Ont-ils vraiment l’espace, les capacités, la disponibilité d’esprit, l’élan, le temps de se poser ces questions avec des spécialistes?

A l’école, je sortais dans le couloir pendant les cours d’anglais. Je ne serais plus capable aujourd’hui de donner les raisons qui me poussaient à agir ainsi, mais une chose est sûre, je n’aimais pas ces cours (Avant que je ne découvre la nécessité vitale de ressortir les notions scolaires qu’il me restait, seul à l’étranger). Les cours en général, en fait, où la parole de l’enseignant pressé par le temps et les notions du programme à boucler, recouvre tout l’espace social et interdit les échanges entre élèves. Cette parole presque « divine » à l’intérieur de cet espace, qui punit et récompense selon ses propres références morales (rappelons-le, celles d’un enseignant souvent dépassé, fatigué, et au bord du born-out) a pour moi une connotation totalitaire, une guidance qui devient tyrannique parce qu’elle ne trouve pas d’autre moyens de faire respecter le cadre pour que tout le monde puisse apprendre. Mais cet ensemble pédagogique est encore présent car il est le reflet d’une nécessité d’acquisition de compétences professionnelles.

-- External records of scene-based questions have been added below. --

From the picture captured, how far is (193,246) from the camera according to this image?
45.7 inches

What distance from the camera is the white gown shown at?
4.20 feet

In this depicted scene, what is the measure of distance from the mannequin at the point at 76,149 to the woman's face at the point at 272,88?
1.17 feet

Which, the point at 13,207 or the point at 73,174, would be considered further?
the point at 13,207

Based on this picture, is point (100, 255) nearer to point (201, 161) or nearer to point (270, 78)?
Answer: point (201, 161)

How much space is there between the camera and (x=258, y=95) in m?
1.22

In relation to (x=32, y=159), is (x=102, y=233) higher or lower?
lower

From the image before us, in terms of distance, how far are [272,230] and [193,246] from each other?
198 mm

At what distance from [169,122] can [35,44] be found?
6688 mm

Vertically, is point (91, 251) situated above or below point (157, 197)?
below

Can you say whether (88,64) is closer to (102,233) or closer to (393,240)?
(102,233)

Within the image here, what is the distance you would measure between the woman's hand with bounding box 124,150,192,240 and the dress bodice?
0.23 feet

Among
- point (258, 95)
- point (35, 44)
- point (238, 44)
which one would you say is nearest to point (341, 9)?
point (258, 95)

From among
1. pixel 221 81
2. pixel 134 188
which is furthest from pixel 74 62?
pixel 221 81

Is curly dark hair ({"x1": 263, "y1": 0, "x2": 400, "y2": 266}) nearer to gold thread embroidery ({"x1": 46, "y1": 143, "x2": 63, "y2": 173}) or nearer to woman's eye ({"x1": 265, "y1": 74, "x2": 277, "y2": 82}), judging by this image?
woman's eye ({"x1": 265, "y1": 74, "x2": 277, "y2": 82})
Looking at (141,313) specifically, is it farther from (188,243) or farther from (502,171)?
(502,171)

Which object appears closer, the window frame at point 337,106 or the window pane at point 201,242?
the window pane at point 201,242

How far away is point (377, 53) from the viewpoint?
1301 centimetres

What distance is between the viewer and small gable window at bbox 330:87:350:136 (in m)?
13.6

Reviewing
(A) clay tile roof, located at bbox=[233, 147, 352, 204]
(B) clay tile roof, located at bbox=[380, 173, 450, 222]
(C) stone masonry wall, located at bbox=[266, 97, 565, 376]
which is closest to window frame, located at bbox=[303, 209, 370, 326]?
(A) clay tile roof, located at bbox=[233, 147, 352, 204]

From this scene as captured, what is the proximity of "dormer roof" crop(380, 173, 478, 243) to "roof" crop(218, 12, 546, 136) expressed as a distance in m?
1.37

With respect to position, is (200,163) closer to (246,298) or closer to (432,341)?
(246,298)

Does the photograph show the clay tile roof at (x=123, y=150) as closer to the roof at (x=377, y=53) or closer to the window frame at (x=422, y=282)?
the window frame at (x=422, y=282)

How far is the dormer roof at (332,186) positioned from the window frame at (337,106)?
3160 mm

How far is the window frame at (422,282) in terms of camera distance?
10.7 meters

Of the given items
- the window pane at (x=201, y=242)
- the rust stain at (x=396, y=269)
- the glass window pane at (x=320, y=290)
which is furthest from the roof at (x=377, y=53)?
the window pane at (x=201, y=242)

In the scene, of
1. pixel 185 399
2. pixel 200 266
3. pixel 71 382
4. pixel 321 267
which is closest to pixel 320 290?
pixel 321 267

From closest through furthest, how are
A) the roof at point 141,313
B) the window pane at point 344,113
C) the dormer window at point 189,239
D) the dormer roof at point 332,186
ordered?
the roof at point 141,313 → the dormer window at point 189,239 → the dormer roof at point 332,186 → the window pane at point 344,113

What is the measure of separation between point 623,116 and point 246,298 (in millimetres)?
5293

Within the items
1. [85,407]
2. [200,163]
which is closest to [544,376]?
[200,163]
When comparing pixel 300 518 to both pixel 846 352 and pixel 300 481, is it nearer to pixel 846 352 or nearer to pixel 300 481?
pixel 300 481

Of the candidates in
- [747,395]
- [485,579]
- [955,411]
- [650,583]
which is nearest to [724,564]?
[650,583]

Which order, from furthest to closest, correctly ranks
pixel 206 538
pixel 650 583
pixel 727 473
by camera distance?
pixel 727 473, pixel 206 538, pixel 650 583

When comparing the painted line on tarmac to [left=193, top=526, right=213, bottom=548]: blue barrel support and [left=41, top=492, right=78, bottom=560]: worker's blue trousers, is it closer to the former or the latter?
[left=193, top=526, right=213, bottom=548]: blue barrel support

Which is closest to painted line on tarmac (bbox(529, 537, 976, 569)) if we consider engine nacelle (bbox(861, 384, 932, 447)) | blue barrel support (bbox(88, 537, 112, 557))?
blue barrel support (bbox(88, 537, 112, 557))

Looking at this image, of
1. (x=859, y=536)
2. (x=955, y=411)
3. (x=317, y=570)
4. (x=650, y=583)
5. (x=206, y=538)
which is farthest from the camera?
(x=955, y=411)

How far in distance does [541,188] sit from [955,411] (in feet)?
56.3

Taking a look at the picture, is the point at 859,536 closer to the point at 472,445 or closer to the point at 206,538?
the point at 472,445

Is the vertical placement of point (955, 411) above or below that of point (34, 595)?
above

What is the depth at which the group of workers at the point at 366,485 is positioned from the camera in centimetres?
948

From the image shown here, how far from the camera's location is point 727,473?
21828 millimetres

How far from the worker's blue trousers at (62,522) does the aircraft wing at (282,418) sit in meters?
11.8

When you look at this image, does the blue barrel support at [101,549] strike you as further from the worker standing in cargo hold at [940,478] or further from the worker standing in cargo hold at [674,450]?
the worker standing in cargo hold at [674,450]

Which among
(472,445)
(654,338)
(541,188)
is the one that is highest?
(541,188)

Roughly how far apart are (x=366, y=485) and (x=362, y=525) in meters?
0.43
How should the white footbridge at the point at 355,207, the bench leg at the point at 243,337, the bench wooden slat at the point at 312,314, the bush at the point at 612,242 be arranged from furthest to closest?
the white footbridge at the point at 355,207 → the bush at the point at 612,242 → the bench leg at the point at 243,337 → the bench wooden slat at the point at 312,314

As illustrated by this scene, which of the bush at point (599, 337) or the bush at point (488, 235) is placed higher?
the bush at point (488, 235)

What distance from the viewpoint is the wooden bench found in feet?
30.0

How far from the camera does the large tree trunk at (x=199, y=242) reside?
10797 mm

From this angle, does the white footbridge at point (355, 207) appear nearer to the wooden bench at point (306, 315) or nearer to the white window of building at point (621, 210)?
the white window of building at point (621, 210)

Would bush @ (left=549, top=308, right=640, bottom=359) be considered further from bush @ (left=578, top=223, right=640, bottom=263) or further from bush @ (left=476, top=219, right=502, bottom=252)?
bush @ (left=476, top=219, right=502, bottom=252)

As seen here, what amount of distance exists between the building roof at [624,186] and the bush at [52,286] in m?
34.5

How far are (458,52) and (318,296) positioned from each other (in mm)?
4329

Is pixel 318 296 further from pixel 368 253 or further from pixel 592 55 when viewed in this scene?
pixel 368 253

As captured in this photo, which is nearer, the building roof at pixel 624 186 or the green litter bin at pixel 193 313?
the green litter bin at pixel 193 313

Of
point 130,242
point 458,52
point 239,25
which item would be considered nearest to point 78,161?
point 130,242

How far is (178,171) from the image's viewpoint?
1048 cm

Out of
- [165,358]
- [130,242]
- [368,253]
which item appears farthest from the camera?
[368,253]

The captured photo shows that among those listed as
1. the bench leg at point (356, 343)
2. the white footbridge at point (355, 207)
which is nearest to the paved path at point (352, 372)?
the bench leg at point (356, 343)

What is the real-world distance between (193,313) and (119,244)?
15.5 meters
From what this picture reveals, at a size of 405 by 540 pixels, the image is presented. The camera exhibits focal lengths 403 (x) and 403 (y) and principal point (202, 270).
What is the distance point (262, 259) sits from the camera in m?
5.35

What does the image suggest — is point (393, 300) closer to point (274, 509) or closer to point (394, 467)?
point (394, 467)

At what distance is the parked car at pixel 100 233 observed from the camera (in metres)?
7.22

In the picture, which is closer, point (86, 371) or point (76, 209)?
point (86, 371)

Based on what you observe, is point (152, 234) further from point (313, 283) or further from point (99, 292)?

Dans ces lignes, je tente de ne pas faire d’amalgame dommageable pour l’image d’une catégorie socio-professionnelle ou d’une autre. Nous avons tous une place et une utilité, même latente. L’ensemble des parcours qui peuvent mener une personne du foyer familial (ou même encore de l’absence de foyer) à la rue est trop vaste et je ne veux pas l’aborder ici. Cependant, il est clair à mes yeux que les adolescents et les SDF partagent une période, voir un positionnement de fragilité au sein de la société, à la recherche à la fois d’un confort matériel, d’une « safe place » où ils ne seront pas jugés, mais aussi d’une reconnaissance inconditionnelle de ce qu’ils sont et de ce qu’ils peuvent offrir, au plus proche de leur réalité. Réalité qu’ils sont pratiquement les seuls à connaître totalement, mais qu’ils ne peuvent que rarement expliquer.